Questions, which all require fresh thinking if we are to be able to discuss them with anything other than a declaration of intent. @Large create the frames for the dialogue with a path back to the prison and legal history along with a look at our contemporary systematic oppression of free thought. It’s well thought out.
Facts: Ai Weiwei (b. 1957). Chinese artist and activist. Ai Weiwei lived in New York from 1981-1993. Today he lives in Beijing. Ai Weiwei has openly criticized the Chinese government and has as a result spent time both in prison and in house arrest.

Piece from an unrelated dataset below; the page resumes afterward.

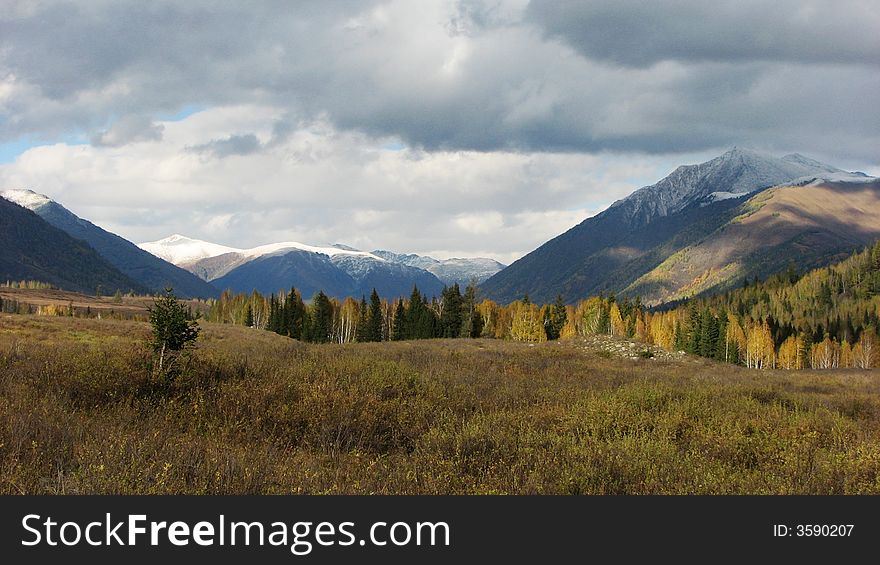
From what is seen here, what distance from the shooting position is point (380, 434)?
10.0m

The @Large exhibition on Alcatraz Island in 2014 was the first time Ai Weiwei used a large amount (1.2M) LEGO bricks in an installation. When he in 2015 wanted to use LEGO again in an installation in Melbourne, Australia, he was denied the purchase of these bricks by LEGO. LEGO pointed to their policy of not wanting to support political messaging. In the wake of this a “LEGO-Gate” case evolved with international awareness, which ended with LEGO in the end recognized that it was a mistake to not sell the bricks to Ai Weiwei. As a result, LEGO afterwards changed their policy to refraining from asking about intent of use in the purchase of large amount of bricks. Instead they are sold under the condition that LEGO in no way supports the project.